BEGIN RECORDS FOR THIS TASK
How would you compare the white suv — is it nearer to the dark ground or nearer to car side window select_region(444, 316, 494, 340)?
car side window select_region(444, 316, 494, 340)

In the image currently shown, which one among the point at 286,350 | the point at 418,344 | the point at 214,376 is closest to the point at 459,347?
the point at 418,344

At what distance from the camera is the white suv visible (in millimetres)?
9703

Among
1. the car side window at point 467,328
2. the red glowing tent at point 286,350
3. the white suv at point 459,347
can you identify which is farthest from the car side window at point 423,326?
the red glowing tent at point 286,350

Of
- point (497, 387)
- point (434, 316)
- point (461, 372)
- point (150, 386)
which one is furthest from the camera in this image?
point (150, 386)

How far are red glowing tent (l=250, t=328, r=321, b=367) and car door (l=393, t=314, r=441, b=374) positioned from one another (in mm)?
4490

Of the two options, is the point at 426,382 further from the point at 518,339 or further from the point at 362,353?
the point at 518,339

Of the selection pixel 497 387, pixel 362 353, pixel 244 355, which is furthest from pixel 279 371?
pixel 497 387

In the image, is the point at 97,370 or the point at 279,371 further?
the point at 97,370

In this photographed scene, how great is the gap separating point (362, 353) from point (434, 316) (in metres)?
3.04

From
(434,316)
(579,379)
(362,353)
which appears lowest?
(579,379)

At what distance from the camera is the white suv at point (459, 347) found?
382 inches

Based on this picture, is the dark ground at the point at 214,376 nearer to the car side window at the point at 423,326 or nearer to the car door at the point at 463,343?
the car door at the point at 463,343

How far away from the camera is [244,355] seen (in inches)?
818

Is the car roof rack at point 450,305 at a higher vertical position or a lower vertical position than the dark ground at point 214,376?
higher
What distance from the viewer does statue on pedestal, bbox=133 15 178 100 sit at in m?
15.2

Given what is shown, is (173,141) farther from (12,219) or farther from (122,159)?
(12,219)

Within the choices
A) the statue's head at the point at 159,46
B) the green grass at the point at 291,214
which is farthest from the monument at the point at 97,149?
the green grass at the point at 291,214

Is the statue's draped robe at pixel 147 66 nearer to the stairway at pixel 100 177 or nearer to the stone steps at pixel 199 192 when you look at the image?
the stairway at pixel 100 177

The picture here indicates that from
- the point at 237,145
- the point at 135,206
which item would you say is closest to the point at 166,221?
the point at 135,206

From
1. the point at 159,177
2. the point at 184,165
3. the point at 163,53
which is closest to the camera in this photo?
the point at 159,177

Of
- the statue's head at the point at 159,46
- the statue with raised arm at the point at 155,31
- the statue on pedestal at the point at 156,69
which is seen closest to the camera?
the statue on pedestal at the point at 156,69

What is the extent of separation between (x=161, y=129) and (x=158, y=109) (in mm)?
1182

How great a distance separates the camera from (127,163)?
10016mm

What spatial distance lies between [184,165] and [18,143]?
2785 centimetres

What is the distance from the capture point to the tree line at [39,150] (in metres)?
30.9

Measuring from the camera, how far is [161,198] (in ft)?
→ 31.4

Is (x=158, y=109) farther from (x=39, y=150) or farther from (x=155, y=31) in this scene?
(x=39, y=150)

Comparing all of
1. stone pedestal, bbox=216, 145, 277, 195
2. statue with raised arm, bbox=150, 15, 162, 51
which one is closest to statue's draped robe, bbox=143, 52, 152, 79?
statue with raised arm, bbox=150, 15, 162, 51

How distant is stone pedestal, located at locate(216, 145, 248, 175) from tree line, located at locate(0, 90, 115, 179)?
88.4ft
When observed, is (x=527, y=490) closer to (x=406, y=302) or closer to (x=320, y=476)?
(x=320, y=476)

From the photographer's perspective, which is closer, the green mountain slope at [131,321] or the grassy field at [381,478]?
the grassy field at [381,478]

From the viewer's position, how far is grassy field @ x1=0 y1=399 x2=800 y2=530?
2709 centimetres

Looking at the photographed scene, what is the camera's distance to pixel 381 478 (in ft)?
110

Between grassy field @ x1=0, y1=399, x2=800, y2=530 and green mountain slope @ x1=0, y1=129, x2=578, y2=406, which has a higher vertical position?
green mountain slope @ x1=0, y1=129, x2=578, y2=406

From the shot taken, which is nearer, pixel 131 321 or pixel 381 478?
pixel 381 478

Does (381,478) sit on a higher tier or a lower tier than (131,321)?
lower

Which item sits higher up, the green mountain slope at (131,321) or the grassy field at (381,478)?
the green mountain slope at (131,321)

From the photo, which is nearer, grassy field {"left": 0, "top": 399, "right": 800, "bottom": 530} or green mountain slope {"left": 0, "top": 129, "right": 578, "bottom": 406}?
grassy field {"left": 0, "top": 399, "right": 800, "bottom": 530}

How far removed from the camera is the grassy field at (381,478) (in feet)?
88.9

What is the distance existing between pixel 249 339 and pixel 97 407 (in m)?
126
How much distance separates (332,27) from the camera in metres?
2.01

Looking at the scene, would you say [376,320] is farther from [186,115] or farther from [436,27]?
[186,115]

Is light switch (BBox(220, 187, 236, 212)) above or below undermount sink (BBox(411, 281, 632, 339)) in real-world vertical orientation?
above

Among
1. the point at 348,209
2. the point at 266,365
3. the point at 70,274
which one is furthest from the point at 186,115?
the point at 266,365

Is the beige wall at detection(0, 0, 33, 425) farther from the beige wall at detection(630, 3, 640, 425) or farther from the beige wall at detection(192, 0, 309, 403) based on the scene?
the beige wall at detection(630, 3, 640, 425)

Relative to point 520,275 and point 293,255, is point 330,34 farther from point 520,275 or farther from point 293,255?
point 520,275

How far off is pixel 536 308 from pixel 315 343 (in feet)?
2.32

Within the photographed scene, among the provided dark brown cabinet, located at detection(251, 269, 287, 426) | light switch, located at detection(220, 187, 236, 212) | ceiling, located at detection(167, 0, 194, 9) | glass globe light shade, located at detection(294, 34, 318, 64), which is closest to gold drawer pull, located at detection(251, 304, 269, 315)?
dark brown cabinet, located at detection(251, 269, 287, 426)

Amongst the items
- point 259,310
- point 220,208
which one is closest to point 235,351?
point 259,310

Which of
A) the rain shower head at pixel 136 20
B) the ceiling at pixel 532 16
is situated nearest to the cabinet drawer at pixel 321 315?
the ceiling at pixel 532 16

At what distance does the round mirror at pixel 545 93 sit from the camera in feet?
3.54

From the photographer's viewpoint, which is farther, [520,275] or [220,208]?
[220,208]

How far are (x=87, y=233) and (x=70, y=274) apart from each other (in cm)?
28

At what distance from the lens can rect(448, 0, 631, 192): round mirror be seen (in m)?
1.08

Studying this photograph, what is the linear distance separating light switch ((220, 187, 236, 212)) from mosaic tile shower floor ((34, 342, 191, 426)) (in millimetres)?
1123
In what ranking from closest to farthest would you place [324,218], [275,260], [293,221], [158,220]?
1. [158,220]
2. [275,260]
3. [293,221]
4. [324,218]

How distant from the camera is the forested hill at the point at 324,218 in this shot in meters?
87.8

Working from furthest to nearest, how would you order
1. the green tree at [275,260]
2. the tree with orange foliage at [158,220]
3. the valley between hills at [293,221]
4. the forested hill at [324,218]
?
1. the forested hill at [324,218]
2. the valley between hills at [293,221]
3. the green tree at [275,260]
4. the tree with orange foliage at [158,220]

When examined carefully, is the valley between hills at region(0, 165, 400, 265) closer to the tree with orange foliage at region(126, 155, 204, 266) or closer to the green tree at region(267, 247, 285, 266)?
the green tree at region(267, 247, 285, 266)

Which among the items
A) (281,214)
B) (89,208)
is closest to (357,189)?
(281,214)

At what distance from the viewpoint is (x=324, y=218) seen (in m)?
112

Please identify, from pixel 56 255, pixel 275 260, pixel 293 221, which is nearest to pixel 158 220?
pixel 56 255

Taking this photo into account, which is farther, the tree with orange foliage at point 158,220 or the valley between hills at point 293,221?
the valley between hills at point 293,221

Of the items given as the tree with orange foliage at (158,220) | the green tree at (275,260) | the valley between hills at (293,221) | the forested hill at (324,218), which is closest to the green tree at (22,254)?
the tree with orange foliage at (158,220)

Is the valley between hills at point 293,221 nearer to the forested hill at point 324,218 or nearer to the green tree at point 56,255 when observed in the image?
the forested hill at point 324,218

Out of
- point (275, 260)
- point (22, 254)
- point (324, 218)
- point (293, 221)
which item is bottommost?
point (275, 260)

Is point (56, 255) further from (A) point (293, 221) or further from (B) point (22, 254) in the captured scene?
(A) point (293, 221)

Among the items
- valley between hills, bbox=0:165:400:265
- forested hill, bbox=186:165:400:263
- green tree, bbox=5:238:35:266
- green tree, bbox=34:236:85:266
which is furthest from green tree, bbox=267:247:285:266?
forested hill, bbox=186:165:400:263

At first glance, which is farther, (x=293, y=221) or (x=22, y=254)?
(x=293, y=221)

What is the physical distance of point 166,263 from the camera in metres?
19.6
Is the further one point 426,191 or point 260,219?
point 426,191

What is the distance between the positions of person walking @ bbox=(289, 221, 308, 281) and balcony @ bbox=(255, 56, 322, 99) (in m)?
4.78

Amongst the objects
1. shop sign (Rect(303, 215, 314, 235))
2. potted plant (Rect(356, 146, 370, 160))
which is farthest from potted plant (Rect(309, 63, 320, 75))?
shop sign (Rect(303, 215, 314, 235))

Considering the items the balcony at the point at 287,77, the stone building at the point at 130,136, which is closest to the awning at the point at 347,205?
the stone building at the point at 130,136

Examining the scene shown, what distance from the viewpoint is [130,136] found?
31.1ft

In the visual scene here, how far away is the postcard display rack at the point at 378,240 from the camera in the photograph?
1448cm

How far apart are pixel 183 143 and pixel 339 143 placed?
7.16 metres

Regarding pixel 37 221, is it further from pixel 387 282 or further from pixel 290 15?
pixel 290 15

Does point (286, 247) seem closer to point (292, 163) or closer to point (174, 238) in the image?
END RECORDS FOR THIS TASK
SHORT PROBLEM:
Rewrite the lines of the material from the one containing "Is the further" through the end, inclusive, with "potted plant" replaced by "flower pot" and everything else unchanged.

PROBLEM SOLUTION:
Is the further one point 426,191 or point 260,219?
point 426,191

What is the distance between the positions of person walking @ bbox=(289, 221, 308, 281) and balcony @ bbox=(255, 56, 322, 99) (in m)?
4.78

Amongst the objects
1. shop sign (Rect(303, 215, 314, 235))
2. flower pot (Rect(356, 146, 370, 160))
which is farthest from flower pot (Rect(309, 63, 320, 75))?
shop sign (Rect(303, 215, 314, 235))

Considering the items the balcony at the point at 287,77, the stone building at the point at 130,136, which is closest to the awning at the point at 347,205?
the stone building at the point at 130,136

Examining the scene shown, what distance from the viewpoint is [130,136] found?
31.1ft

In the visual scene here, how far away is the postcard display rack at the point at 378,240 from the camera in the photograph?
1448cm

How far apart are pixel 183 143 and pixel 339 143 placed?
7.16 metres

Regarding pixel 37 221, is it further from pixel 387 282 or further from pixel 290 15?
pixel 290 15

Does point (286, 247) seem closer to point (292, 163) or closer to point (174, 238) in the image?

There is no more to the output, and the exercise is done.